Philip Kaludercic <philipk@posteo.net> writes:

> Corwin Brust <corwin@bru.st> writes:
>> On that note, how about asking in terms of geographical regions?  E.g.:
>>
>> Where do you live?
>> - Africa
>> - Asia/Pacific (including the Indian Subcontinent)
>> - Europe
>> - North America
>> - South America
>
> I believe this is better than nationality, though a little more details
> wouldn’t be bad.  If you group the middle east with New Zealand you
> might as well not ask where people live at all.  The question seems
> interesting to get a rough idea of how popular Emacs is in different
> parts of the world, the difference between two neighbouring countries
> seems negligible.

Nationalities is a bit finer that what I think we want, but similarly I find
continents a bit too coarse.

> In this context it might also be interesting to ask what kind of
> Hardware is being used and how they perceive performance to be like.  I
> can imagine that more people in the western world will have access to
> newer and faster hardware, on which grounds they would argue for this or
> that feature to be enabled.  The survey could help show if e.g. people
> in the global south are bound to older hardware that would suffer from
> computationally intensive features.

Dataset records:
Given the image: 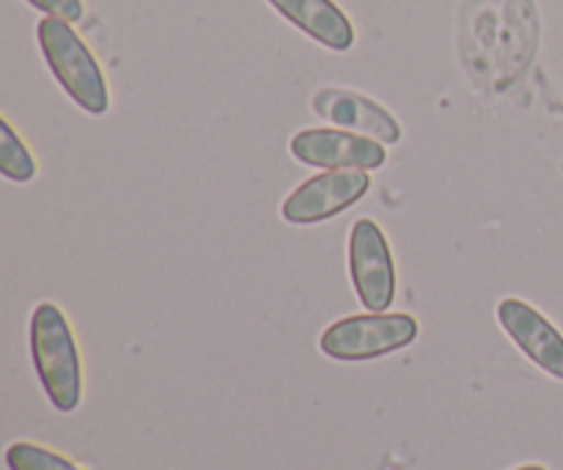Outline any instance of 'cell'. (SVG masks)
Instances as JSON below:
<instances>
[{
    "label": "cell",
    "instance_id": "6da1fadb",
    "mask_svg": "<svg viewBox=\"0 0 563 470\" xmlns=\"http://www.w3.org/2000/svg\"><path fill=\"white\" fill-rule=\"evenodd\" d=\"M539 47L533 0H465L460 11V58L473 86L504 94L526 75Z\"/></svg>",
    "mask_w": 563,
    "mask_h": 470
},
{
    "label": "cell",
    "instance_id": "7a4b0ae2",
    "mask_svg": "<svg viewBox=\"0 0 563 470\" xmlns=\"http://www.w3.org/2000/svg\"><path fill=\"white\" fill-rule=\"evenodd\" d=\"M31 358L38 383L55 411H77L82 400V367L75 334L55 303H38L31 314Z\"/></svg>",
    "mask_w": 563,
    "mask_h": 470
},
{
    "label": "cell",
    "instance_id": "3957f363",
    "mask_svg": "<svg viewBox=\"0 0 563 470\" xmlns=\"http://www.w3.org/2000/svg\"><path fill=\"white\" fill-rule=\"evenodd\" d=\"M36 36L44 61H47L58 86L66 91V97L77 108L86 110L88 116L108 113L110 91L102 66L93 58L80 33L71 28V22L60 20V17H42L36 25Z\"/></svg>",
    "mask_w": 563,
    "mask_h": 470
},
{
    "label": "cell",
    "instance_id": "277c9868",
    "mask_svg": "<svg viewBox=\"0 0 563 470\" xmlns=\"http://www.w3.org/2000/svg\"><path fill=\"white\" fill-rule=\"evenodd\" d=\"M418 330V319L405 311L355 314L330 325L319 339V350L333 361H374L410 347Z\"/></svg>",
    "mask_w": 563,
    "mask_h": 470
},
{
    "label": "cell",
    "instance_id": "5b68a950",
    "mask_svg": "<svg viewBox=\"0 0 563 470\" xmlns=\"http://www.w3.org/2000/svg\"><path fill=\"white\" fill-rule=\"evenodd\" d=\"M350 278L366 311H390L396 300V262L377 220H355L350 231Z\"/></svg>",
    "mask_w": 563,
    "mask_h": 470
},
{
    "label": "cell",
    "instance_id": "8992f818",
    "mask_svg": "<svg viewBox=\"0 0 563 470\" xmlns=\"http://www.w3.org/2000/svg\"><path fill=\"white\" fill-rule=\"evenodd\" d=\"M372 190L368 171H322L302 182L280 204V218L291 226H317L339 218Z\"/></svg>",
    "mask_w": 563,
    "mask_h": 470
},
{
    "label": "cell",
    "instance_id": "52a82bcc",
    "mask_svg": "<svg viewBox=\"0 0 563 470\" xmlns=\"http://www.w3.org/2000/svg\"><path fill=\"white\" fill-rule=\"evenodd\" d=\"M297 163L322 171H377L388 154L385 143L339 127H311L300 130L289 143Z\"/></svg>",
    "mask_w": 563,
    "mask_h": 470
},
{
    "label": "cell",
    "instance_id": "ba28073f",
    "mask_svg": "<svg viewBox=\"0 0 563 470\" xmlns=\"http://www.w3.org/2000/svg\"><path fill=\"white\" fill-rule=\"evenodd\" d=\"M498 323L511 341L520 347L528 361L537 363L544 374L563 380V336L531 303L506 297L498 303Z\"/></svg>",
    "mask_w": 563,
    "mask_h": 470
},
{
    "label": "cell",
    "instance_id": "9c48e42d",
    "mask_svg": "<svg viewBox=\"0 0 563 470\" xmlns=\"http://www.w3.org/2000/svg\"><path fill=\"white\" fill-rule=\"evenodd\" d=\"M311 108L319 119L330 121L339 130L357 132L379 143H399L401 124L388 108L350 88H319L311 99Z\"/></svg>",
    "mask_w": 563,
    "mask_h": 470
},
{
    "label": "cell",
    "instance_id": "30bf717a",
    "mask_svg": "<svg viewBox=\"0 0 563 470\" xmlns=\"http://www.w3.org/2000/svg\"><path fill=\"white\" fill-rule=\"evenodd\" d=\"M267 3L297 31L333 53H346L355 44V25L335 0H267Z\"/></svg>",
    "mask_w": 563,
    "mask_h": 470
},
{
    "label": "cell",
    "instance_id": "8fae6325",
    "mask_svg": "<svg viewBox=\"0 0 563 470\" xmlns=\"http://www.w3.org/2000/svg\"><path fill=\"white\" fill-rule=\"evenodd\" d=\"M0 174L16 185H25L36 176V160H33L31 149L5 119L0 121Z\"/></svg>",
    "mask_w": 563,
    "mask_h": 470
},
{
    "label": "cell",
    "instance_id": "7c38bea8",
    "mask_svg": "<svg viewBox=\"0 0 563 470\" xmlns=\"http://www.w3.org/2000/svg\"><path fill=\"white\" fill-rule=\"evenodd\" d=\"M5 466H9V470H80L66 457L55 455V451L44 449V446L25 444V440L9 446Z\"/></svg>",
    "mask_w": 563,
    "mask_h": 470
},
{
    "label": "cell",
    "instance_id": "4fadbf2b",
    "mask_svg": "<svg viewBox=\"0 0 563 470\" xmlns=\"http://www.w3.org/2000/svg\"><path fill=\"white\" fill-rule=\"evenodd\" d=\"M33 9H38L47 17H60L66 22H80L86 17V6L82 0H27Z\"/></svg>",
    "mask_w": 563,
    "mask_h": 470
},
{
    "label": "cell",
    "instance_id": "5bb4252c",
    "mask_svg": "<svg viewBox=\"0 0 563 470\" xmlns=\"http://www.w3.org/2000/svg\"><path fill=\"white\" fill-rule=\"evenodd\" d=\"M515 470H548L544 466H522V468H515Z\"/></svg>",
    "mask_w": 563,
    "mask_h": 470
}]
</instances>
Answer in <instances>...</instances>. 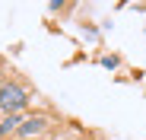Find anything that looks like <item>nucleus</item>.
<instances>
[{"label": "nucleus", "instance_id": "nucleus-3", "mask_svg": "<svg viewBox=\"0 0 146 140\" xmlns=\"http://www.w3.org/2000/svg\"><path fill=\"white\" fill-rule=\"evenodd\" d=\"M13 131H19V115H7L0 121V137H10Z\"/></svg>", "mask_w": 146, "mask_h": 140}, {"label": "nucleus", "instance_id": "nucleus-2", "mask_svg": "<svg viewBox=\"0 0 146 140\" xmlns=\"http://www.w3.org/2000/svg\"><path fill=\"white\" fill-rule=\"evenodd\" d=\"M44 118H26V121H19V134L22 137H35V134H41L44 131Z\"/></svg>", "mask_w": 146, "mask_h": 140}, {"label": "nucleus", "instance_id": "nucleus-1", "mask_svg": "<svg viewBox=\"0 0 146 140\" xmlns=\"http://www.w3.org/2000/svg\"><path fill=\"white\" fill-rule=\"evenodd\" d=\"M26 102L29 99H26V92H22L19 86H13V83L0 86V108H3L7 115H19L22 108H26Z\"/></svg>", "mask_w": 146, "mask_h": 140}]
</instances>
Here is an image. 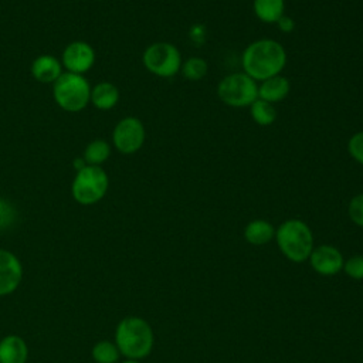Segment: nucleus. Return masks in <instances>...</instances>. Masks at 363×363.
Wrapping results in <instances>:
<instances>
[{
    "label": "nucleus",
    "instance_id": "dca6fc26",
    "mask_svg": "<svg viewBox=\"0 0 363 363\" xmlns=\"http://www.w3.org/2000/svg\"><path fill=\"white\" fill-rule=\"evenodd\" d=\"M274 237H275L274 225L264 218L251 220L244 228V238L251 245H264L269 242Z\"/></svg>",
    "mask_w": 363,
    "mask_h": 363
},
{
    "label": "nucleus",
    "instance_id": "aec40b11",
    "mask_svg": "<svg viewBox=\"0 0 363 363\" xmlns=\"http://www.w3.org/2000/svg\"><path fill=\"white\" fill-rule=\"evenodd\" d=\"M91 356L95 360V363H118L121 352L115 342L99 340L92 346Z\"/></svg>",
    "mask_w": 363,
    "mask_h": 363
},
{
    "label": "nucleus",
    "instance_id": "2eb2a0df",
    "mask_svg": "<svg viewBox=\"0 0 363 363\" xmlns=\"http://www.w3.org/2000/svg\"><path fill=\"white\" fill-rule=\"evenodd\" d=\"M119 101V89L109 81H102L91 88V104L99 111L112 109Z\"/></svg>",
    "mask_w": 363,
    "mask_h": 363
},
{
    "label": "nucleus",
    "instance_id": "4468645a",
    "mask_svg": "<svg viewBox=\"0 0 363 363\" xmlns=\"http://www.w3.org/2000/svg\"><path fill=\"white\" fill-rule=\"evenodd\" d=\"M291 91V82L286 77L278 74L258 84V98L275 104L284 101Z\"/></svg>",
    "mask_w": 363,
    "mask_h": 363
},
{
    "label": "nucleus",
    "instance_id": "39448f33",
    "mask_svg": "<svg viewBox=\"0 0 363 363\" xmlns=\"http://www.w3.org/2000/svg\"><path fill=\"white\" fill-rule=\"evenodd\" d=\"M108 187V173L101 166L86 164L75 173L71 184V194L78 204L92 206L105 197Z\"/></svg>",
    "mask_w": 363,
    "mask_h": 363
},
{
    "label": "nucleus",
    "instance_id": "b1692460",
    "mask_svg": "<svg viewBox=\"0 0 363 363\" xmlns=\"http://www.w3.org/2000/svg\"><path fill=\"white\" fill-rule=\"evenodd\" d=\"M343 271L352 279H363V255H353L343 262Z\"/></svg>",
    "mask_w": 363,
    "mask_h": 363
},
{
    "label": "nucleus",
    "instance_id": "a878e982",
    "mask_svg": "<svg viewBox=\"0 0 363 363\" xmlns=\"http://www.w3.org/2000/svg\"><path fill=\"white\" fill-rule=\"evenodd\" d=\"M206 33H207V31H206V27H204V26H201V24H194V26L190 28L189 35H190V38H191L193 43L199 44V43H203V41H204Z\"/></svg>",
    "mask_w": 363,
    "mask_h": 363
},
{
    "label": "nucleus",
    "instance_id": "bb28decb",
    "mask_svg": "<svg viewBox=\"0 0 363 363\" xmlns=\"http://www.w3.org/2000/svg\"><path fill=\"white\" fill-rule=\"evenodd\" d=\"M275 24H277V27L279 28V31L286 33V34L292 33L294 28H295V21H294V18L289 17V16H286V14H284Z\"/></svg>",
    "mask_w": 363,
    "mask_h": 363
},
{
    "label": "nucleus",
    "instance_id": "9b49d317",
    "mask_svg": "<svg viewBox=\"0 0 363 363\" xmlns=\"http://www.w3.org/2000/svg\"><path fill=\"white\" fill-rule=\"evenodd\" d=\"M311 267L323 277H332L336 275L343 269V255L342 252L329 244H323L319 247H313L311 255H309Z\"/></svg>",
    "mask_w": 363,
    "mask_h": 363
},
{
    "label": "nucleus",
    "instance_id": "f03ea898",
    "mask_svg": "<svg viewBox=\"0 0 363 363\" xmlns=\"http://www.w3.org/2000/svg\"><path fill=\"white\" fill-rule=\"evenodd\" d=\"M115 345L121 356L140 360L150 354L155 336L150 325L139 316H126L119 320L115 329Z\"/></svg>",
    "mask_w": 363,
    "mask_h": 363
},
{
    "label": "nucleus",
    "instance_id": "f8f14e48",
    "mask_svg": "<svg viewBox=\"0 0 363 363\" xmlns=\"http://www.w3.org/2000/svg\"><path fill=\"white\" fill-rule=\"evenodd\" d=\"M62 64L61 61L50 54H43L38 55L30 67V72L34 79L43 84H54L60 75L64 72L62 71Z\"/></svg>",
    "mask_w": 363,
    "mask_h": 363
},
{
    "label": "nucleus",
    "instance_id": "6e6552de",
    "mask_svg": "<svg viewBox=\"0 0 363 363\" xmlns=\"http://www.w3.org/2000/svg\"><path fill=\"white\" fill-rule=\"evenodd\" d=\"M146 130L142 121L136 116L122 118L113 128L112 142L122 155L136 153L145 143Z\"/></svg>",
    "mask_w": 363,
    "mask_h": 363
},
{
    "label": "nucleus",
    "instance_id": "0eeeda50",
    "mask_svg": "<svg viewBox=\"0 0 363 363\" xmlns=\"http://www.w3.org/2000/svg\"><path fill=\"white\" fill-rule=\"evenodd\" d=\"M142 62L150 74L159 78H172L180 71L183 60L174 44L157 41L145 48Z\"/></svg>",
    "mask_w": 363,
    "mask_h": 363
},
{
    "label": "nucleus",
    "instance_id": "9d476101",
    "mask_svg": "<svg viewBox=\"0 0 363 363\" xmlns=\"http://www.w3.org/2000/svg\"><path fill=\"white\" fill-rule=\"evenodd\" d=\"M23 281V265L16 254L0 248V296L13 294Z\"/></svg>",
    "mask_w": 363,
    "mask_h": 363
},
{
    "label": "nucleus",
    "instance_id": "f3484780",
    "mask_svg": "<svg viewBox=\"0 0 363 363\" xmlns=\"http://www.w3.org/2000/svg\"><path fill=\"white\" fill-rule=\"evenodd\" d=\"M252 10L262 23L275 24L285 14V0H252Z\"/></svg>",
    "mask_w": 363,
    "mask_h": 363
},
{
    "label": "nucleus",
    "instance_id": "ddd939ff",
    "mask_svg": "<svg viewBox=\"0 0 363 363\" xmlns=\"http://www.w3.org/2000/svg\"><path fill=\"white\" fill-rule=\"evenodd\" d=\"M28 346L18 335H7L0 340V363H27Z\"/></svg>",
    "mask_w": 363,
    "mask_h": 363
},
{
    "label": "nucleus",
    "instance_id": "f257e3e1",
    "mask_svg": "<svg viewBox=\"0 0 363 363\" xmlns=\"http://www.w3.org/2000/svg\"><path fill=\"white\" fill-rule=\"evenodd\" d=\"M286 60V51L281 43L274 38H259L244 48L241 55L242 72L261 82L281 74Z\"/></svg>",
    "mask_w": 363,
    "mask_h": 363
},
{
    "label": "nucleus",
    "instance_id": "7ed1b4c3",
    "mask_svg": "<svg viewBox=\"0 0 363 363\" xmlns=\"http://www.w3.org/2000/svg\"><path fill=\"white\" fill-rule=\"evenodd\" d=\"M275 241L281 252L292 262H303L313 250V234L299 218H289L275 230Z\"/></svg>",
    "mask_w": 363,
    "mask_h": 363
},
{
    "label": "nucleus",
    "instance_id": "1a4fd4ad",
    "mask_svg": "<svg viewBox=\"0 0 363 363\" xmlns=\"http://www.w3.org/2000/svg\"><path fill=\"white\" fill-rule=\"evenodd\" d=\"M61 64L68 72L84 75L95 64V51L86 41H72L64 48Z\"/></svg>",
    "mask_w": 363,
    "mask_h": 363
},
{
    "label": "nucleus",
    "instance_id": "a211bd4d",
    "mask_svg": "<svg viewBox=\"0 0 363 363\" xmlns=\"http://www.w3.org/2000/svg\"><path fill=\"white\" fill-rule=\"evenodd\" d=\"M250 116L251 119L259 126H269L277 121L278 112L274 104L267 102L261 98H257L250 106Z\"/></svg>",
    "mask_w": 363,
    "mask_h": 363
},
{
    "label": "nucleus",
    "instance_id": "412c9836",
    "mask_svg": "<svg viewBox=\"0 0 363 363\" xmlns=\"http://www.w3.org/2000/svg\"><path fill=\"white\" fill-rule=\"evenodd\" d=\"M180 72L189 81H200L208 72V62L201 57H190L182 62Z\"/></svg>",
    "mask_w": 363,
    "mask_h": 363
},
{
    "label": "nucleus",
    "instance_id": "4be33fe9",
    "mask_svg": "<svg viewBox=\"0 0 363 363\" xmlns=\"http://www.w3.org/2000/svg\"><path fill=\"white\" fill-rule=\"evenodd\" d=\"M347 214L353 224L363 228V193L356 194L350 199L347 206Z\"/></svg>",
    "mask_w": 363,
    "mask_h": 363
},
{
    "label": "nucleus",
    "instance_id": "cd10ccee",
    "mask_svg": "<svg viewBox=\"0 0 363 363\" xmlns=\"http://www.w3.org/2000/svg\"><path fill=\"white\" fill-rule=\"evenodd\" d=\"M122 363H139V360H132V359H126V360H123Z\"/></svg>",
    "mask_w": 363,
    "mask_h": 363
},
{
    "label": "nucleus",
    "instance_id": "5701e85b",
    "mask_svg": "<svg viewBox=\"0 0 363 363\" xmlns=\"http://www.w3.org/2000/svg\"><path fill=\"white\" fill-rule=\"evenodd\" d=\"M347 152L354 162L363 166V130H357L349 138Z\"/></svg>",
    "mask_w": 363,
    "mask_h": 363
},
{
    "label": "nucleus",
    "instance_id": "423d86ee",
    "mask_svg": "<svg viewBox=\"0 0 363 363\" xmlns=\"http://www.w3.org/2000/svg\"><path fill=\"white\" fill-rule=\"evenodd\" d=\"M217 96L231 108L250 106L258 98V84L245 72L228 74L218 82Z\"/></svg>",
    "mask_w": 363,
    "mask_h": 363
},
{
    "label": "nucleus",
    "instance_id": "6ab92c4d",
    "mask_svg": "<svg viewBox=\"0 0 363 363\" xmlns=\"http://www.w3.org/2000/svg\"><path fill=\"white\" fill-rule=\"evenodd\" d=\"M112 147L105 139H94L84 149V160L86 164L101 166L111 156Z\"/></svg>",
    "mask_w": 363,
    "mask_h": 363
},
{
    "label": "nucleus",
    "instance_id": "393cba45",
    "mask_svg": "<svg viewBox=\"0 0 363 363\" xmlns=\"http://www.w3.org/2000/svg\"><path fill=\"white\" fill-rule=\"evenodd\" d=\"M16 218L14 207L4 199H0V228H7Z\"/></svg>",
    "mask_w": 363,
    "mask_h": 363
},
{
    "label": "nucleus",
    "instance_id": "20e7f679",
    "mask_svg": "<svg viewBox=\"0 0 363 363\" xmlns=\"http://www.w3.org/2000/svg\"><path fill=\"white\" fill-rule=\"evenodd\" d=\"M55 104L67 112H79L91 102V85L81 74L62 72L52 84Z\"/></svg>",
    "mask_w": 363,
    "mask_h": 363
}]
</instances>
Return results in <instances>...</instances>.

What to produce: Reproduce the email excerpt about survey questions on where Emacs users live, word for word and in full.

Exercise solution:
Philip Kaludercic <philipk@posteo.net> writes:

> Corwin Brust <corwin@bru.st> writes:
>> On that note, how about asking in terms of geographical regions?  E.g.:
>>
>> Where do you live?
>> - Africa
>> - Asia/Pacific (including the Indian Subcontinent)
>> - Europe
>> - North America
>> - South America
>
> I believe this is better than nationality, though a little more details
> wouldn’t be bad.  If you group the middle east with New Zealand you
> might as well not ask where people live at all.  The question seems
> interesting to get a rough idea of how popular Emacs is in different
> parts of the world, the difference between two neighbouring countries
> seems negligible.

Nationalities is a bit finer that what I think we want, but similarly I find
continents a bit too coarse.

> In this context it might also be interesting to ask what kind of
> Hardware is being used and how they perceive performance to be like.  I
> can imagine that more people in the western world will have access to
> newer and faster hardware, on which grounds they would argue for this or
> that feature to be enabled.  The survey could help show if e.g. people
> in the global south are bound to older hardware that would suffer from
> computationally intensive features.